LISTED RECORDS START
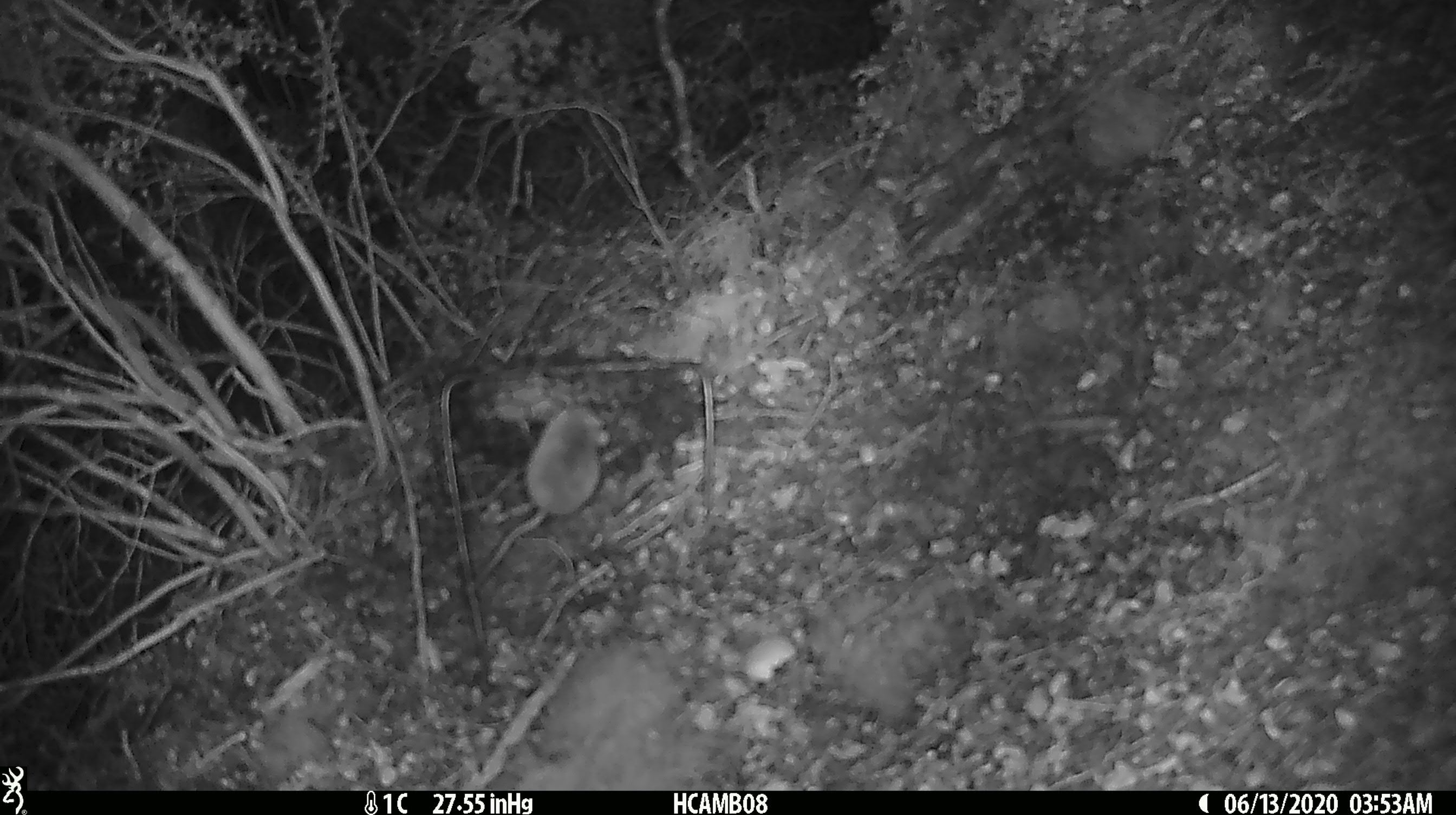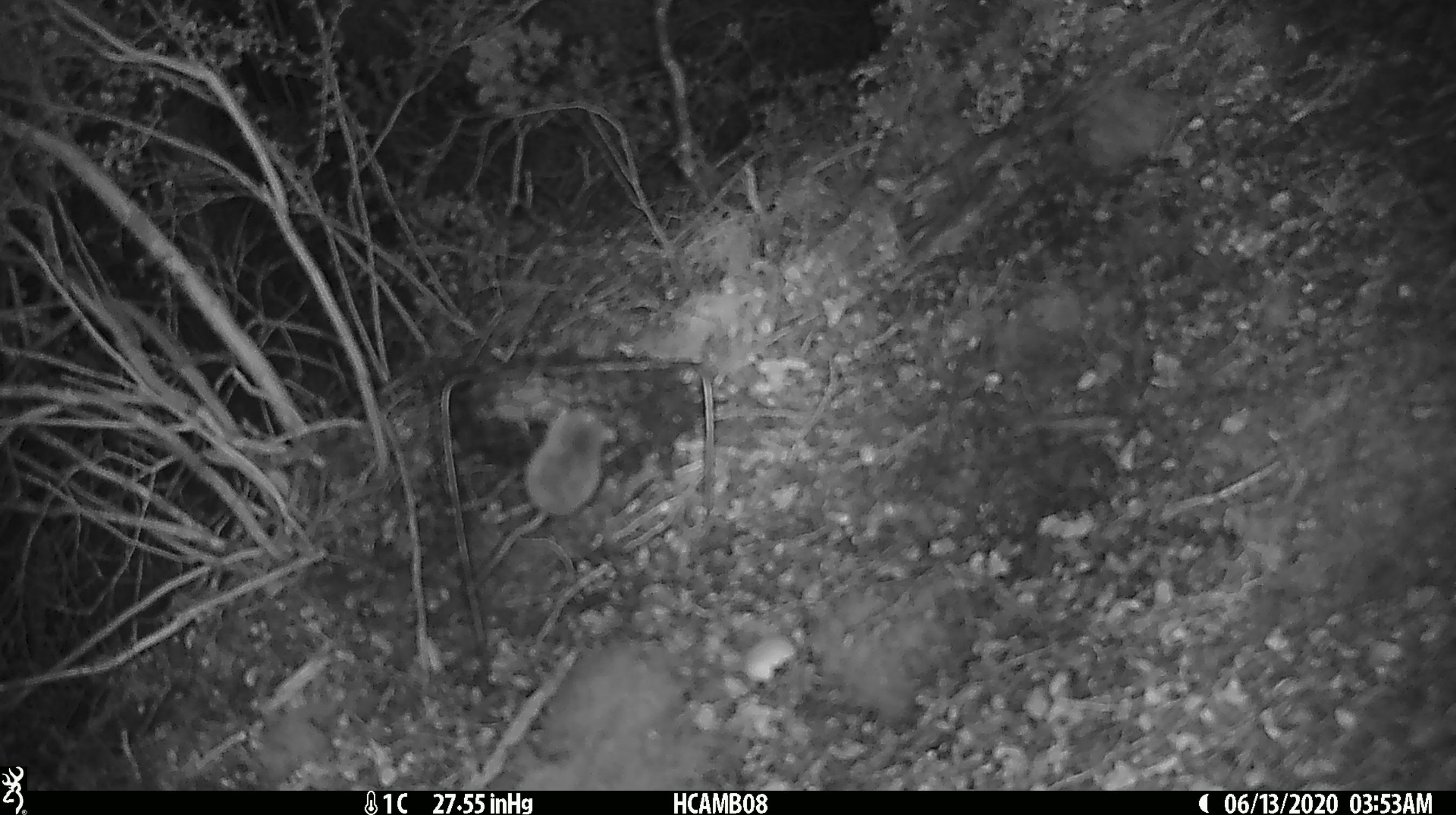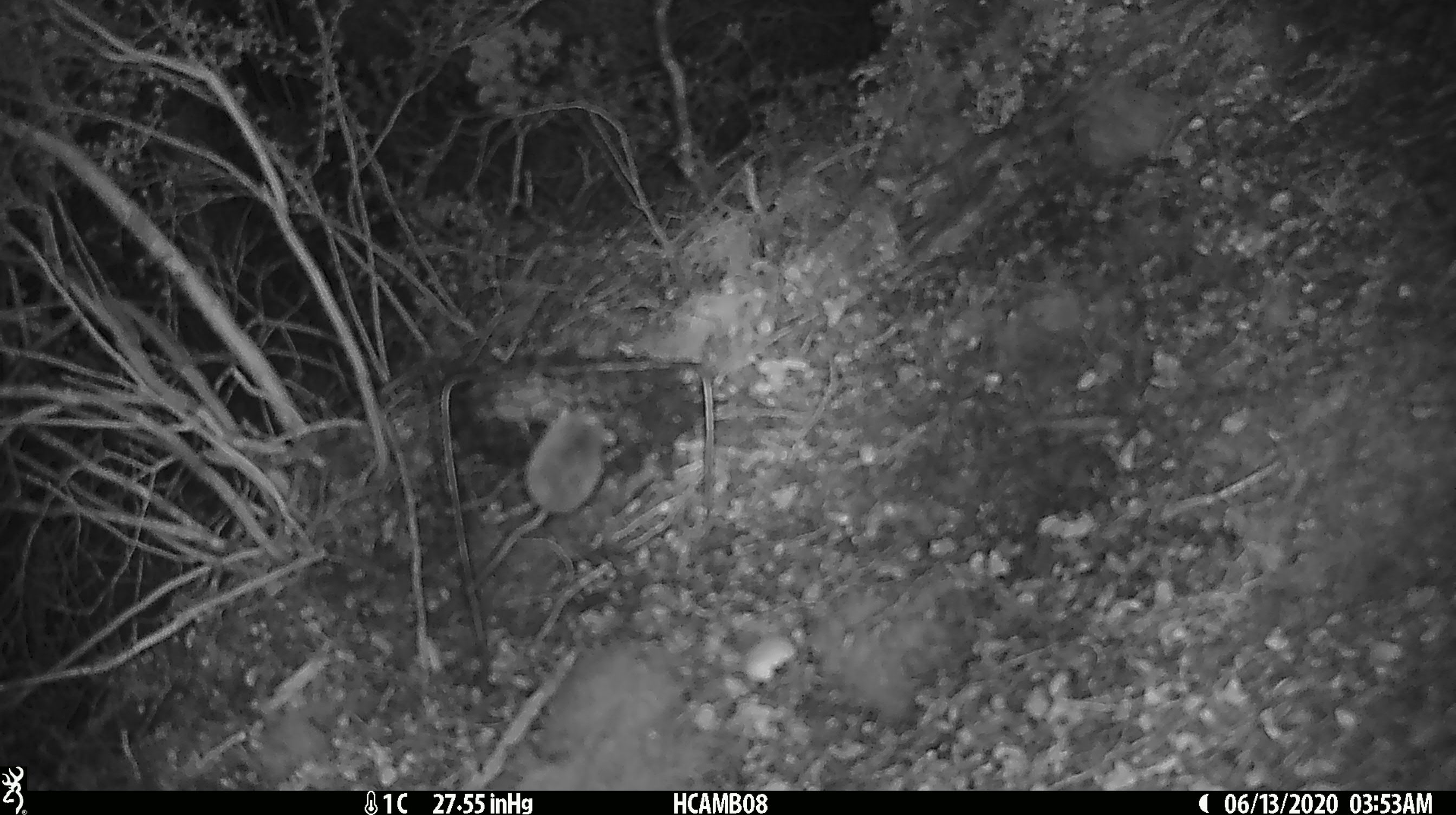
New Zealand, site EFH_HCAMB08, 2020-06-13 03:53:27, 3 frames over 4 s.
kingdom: Animalia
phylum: Chordata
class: Mammalia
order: Rodentia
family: Muridae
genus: Mus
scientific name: Mus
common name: mouse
Mouse (Mus).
LISTED RECORDS END
EXERCISE INSTRUCTIONS. Restate the records word for word, omitting images.

PROBLEM SOLUTION.
New Zealand, site EFH_HCAMB08, 2020-06-13 03:53:27, 3 frames over 4 s.
kingdom: Animalia
phylum: Chordata
class: Mammalia
order: Rodentia
family: Muridae
genus: Mus
scientific name: Mus
common name: mouse
Mouse (Mus).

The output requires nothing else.